- _Task statement_:
Reproduce without alteration the rows from the very first one through the line containing "the point at 331,59 →", with both ends included.

- _Spatial reasoning dataset excerpts_:

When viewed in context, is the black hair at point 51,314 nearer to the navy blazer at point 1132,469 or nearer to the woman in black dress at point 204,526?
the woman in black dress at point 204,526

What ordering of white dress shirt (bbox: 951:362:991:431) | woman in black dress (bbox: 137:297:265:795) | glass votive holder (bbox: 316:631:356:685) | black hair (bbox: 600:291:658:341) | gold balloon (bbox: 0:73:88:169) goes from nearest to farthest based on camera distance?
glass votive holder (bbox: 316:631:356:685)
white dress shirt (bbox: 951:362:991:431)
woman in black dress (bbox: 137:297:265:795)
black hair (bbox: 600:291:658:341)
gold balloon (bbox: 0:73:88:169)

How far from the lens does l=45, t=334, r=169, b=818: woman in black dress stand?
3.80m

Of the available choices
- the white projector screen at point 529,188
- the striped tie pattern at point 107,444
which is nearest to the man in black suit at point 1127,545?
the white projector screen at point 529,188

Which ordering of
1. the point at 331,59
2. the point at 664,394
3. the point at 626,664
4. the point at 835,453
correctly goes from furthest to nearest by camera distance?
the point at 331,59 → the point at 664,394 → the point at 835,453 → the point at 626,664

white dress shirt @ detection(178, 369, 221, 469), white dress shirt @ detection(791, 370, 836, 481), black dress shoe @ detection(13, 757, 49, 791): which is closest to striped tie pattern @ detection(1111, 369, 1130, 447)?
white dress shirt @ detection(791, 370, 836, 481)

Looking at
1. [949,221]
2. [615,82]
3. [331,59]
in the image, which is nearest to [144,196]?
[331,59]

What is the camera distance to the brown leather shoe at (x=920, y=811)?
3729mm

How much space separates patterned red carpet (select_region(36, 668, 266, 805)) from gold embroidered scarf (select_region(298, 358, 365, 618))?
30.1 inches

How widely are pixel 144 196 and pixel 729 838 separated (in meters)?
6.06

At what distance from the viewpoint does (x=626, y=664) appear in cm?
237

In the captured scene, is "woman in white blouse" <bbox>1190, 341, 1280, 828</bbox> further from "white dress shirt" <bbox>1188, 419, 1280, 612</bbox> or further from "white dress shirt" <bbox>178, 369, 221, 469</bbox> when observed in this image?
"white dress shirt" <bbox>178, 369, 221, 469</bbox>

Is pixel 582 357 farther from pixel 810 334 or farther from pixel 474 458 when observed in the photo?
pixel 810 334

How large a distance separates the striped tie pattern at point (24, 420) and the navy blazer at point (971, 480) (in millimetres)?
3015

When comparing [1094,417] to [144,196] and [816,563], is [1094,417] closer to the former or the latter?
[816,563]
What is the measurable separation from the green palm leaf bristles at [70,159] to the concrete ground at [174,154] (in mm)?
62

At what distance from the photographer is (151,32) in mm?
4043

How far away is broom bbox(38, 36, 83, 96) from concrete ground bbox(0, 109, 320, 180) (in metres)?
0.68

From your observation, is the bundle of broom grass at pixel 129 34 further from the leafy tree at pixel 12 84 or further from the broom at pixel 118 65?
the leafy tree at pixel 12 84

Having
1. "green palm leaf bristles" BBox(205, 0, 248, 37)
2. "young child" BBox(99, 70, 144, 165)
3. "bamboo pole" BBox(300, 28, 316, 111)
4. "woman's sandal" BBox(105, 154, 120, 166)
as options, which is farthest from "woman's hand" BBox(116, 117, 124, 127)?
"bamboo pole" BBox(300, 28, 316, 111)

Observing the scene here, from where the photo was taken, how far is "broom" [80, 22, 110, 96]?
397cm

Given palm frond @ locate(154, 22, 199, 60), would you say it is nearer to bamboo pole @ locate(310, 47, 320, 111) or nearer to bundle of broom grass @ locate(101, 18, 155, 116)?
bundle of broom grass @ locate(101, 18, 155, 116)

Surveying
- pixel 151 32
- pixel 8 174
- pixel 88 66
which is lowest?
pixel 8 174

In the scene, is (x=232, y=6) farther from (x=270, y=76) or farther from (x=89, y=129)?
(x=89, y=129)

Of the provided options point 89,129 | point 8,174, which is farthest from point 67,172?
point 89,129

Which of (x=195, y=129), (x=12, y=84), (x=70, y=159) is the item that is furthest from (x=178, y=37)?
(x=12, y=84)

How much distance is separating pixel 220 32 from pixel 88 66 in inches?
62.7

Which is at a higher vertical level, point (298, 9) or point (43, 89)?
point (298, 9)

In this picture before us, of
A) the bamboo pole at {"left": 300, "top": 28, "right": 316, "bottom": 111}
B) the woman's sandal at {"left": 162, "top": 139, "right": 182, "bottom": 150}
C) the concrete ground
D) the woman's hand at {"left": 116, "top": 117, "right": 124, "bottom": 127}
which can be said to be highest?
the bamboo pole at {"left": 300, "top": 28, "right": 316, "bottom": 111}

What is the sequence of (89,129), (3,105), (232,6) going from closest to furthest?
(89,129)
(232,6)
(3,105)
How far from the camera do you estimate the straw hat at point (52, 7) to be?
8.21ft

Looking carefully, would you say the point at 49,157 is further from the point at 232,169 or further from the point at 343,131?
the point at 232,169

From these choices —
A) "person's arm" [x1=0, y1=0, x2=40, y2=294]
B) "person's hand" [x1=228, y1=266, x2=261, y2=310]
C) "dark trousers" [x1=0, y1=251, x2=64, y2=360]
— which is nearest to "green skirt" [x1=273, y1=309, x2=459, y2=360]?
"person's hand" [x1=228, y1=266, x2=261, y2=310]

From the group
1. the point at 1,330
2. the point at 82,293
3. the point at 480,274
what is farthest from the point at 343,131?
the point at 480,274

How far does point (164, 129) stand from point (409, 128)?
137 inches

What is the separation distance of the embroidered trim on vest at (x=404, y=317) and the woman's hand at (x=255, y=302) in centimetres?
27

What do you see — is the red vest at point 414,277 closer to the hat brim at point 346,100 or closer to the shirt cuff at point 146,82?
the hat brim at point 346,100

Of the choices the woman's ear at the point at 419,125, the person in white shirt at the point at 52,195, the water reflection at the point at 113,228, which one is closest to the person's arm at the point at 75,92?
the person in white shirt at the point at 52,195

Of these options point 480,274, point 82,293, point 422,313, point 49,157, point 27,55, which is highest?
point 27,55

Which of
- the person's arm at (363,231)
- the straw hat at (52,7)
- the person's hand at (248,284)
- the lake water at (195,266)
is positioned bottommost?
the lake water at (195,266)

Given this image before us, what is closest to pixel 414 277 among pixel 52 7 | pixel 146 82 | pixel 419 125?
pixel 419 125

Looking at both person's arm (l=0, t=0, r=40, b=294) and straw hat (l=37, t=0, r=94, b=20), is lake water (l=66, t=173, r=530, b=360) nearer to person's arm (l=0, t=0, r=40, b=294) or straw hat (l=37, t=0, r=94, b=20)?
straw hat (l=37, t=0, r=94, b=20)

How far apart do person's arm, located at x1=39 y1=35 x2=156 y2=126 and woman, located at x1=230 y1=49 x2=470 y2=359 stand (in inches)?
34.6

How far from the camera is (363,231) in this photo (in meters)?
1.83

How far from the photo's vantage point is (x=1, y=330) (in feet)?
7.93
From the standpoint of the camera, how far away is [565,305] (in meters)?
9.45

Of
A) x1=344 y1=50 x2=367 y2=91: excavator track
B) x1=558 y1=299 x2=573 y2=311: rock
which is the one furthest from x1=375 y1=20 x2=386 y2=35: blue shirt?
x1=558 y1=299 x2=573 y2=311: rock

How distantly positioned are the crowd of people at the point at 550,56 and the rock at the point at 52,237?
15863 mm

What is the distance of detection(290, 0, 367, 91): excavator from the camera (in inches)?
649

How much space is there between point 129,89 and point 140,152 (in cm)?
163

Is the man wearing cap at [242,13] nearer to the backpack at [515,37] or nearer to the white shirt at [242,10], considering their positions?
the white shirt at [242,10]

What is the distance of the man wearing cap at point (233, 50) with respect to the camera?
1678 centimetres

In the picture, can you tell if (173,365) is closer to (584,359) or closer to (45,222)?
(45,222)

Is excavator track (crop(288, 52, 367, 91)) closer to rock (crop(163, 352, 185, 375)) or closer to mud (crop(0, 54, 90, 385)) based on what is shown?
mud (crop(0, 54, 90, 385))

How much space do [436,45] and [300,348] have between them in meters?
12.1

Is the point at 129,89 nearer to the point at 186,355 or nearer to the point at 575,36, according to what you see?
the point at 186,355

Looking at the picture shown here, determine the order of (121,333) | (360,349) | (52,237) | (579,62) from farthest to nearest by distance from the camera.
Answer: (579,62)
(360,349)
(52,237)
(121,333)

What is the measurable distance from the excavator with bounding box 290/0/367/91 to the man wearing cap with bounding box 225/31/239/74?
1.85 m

- _Task result_:
When viewed in context, is the black hair at point 51,314 nearer to the navy blazer at point 1132,469 or nearer to the woman in black dress at point 204,526?
the woman in black dress at point 204,526

What ordering of white dress shirt (bbox: 951:362:991:431) | woman in black dress (bbox: 137:297:265:795) | glass votive holder (bbox: 316:631:356:685) | black hair (bbox: 600:291:658:341) | gold balloon (bbox: 0:73:88:169) goes from nearest to farthest based on camera distance?
glass votive holder (bbox: 316:631:356:685)
white dress shirt (bbox: 951:362:991:431)
woman in black dress (bbox: 137:297:265:795)
black hair (bbox: 600:291:658:341)
gold balloon (bbox: 0:73:88:169)

How far from the lens does l=45, t=334, r=169, b=818: woman in black dress stand?
3.80m

Of the available choices
- the white projector screen at point 529,188
- the striped tie pattern at point 107,444
which is nearest to the man in black suit at point 1127,545?
the white projector screen at point 529,188

Which ordering of
1. the point at 331,59
2. the point at 664,394
3. the point at 626,664
4. the point at 835,453
correctly goes from furthest to nearest by camera distance?
the point at 331,59 → the point at 664,394 → the point at 835,453 → the point at 626,664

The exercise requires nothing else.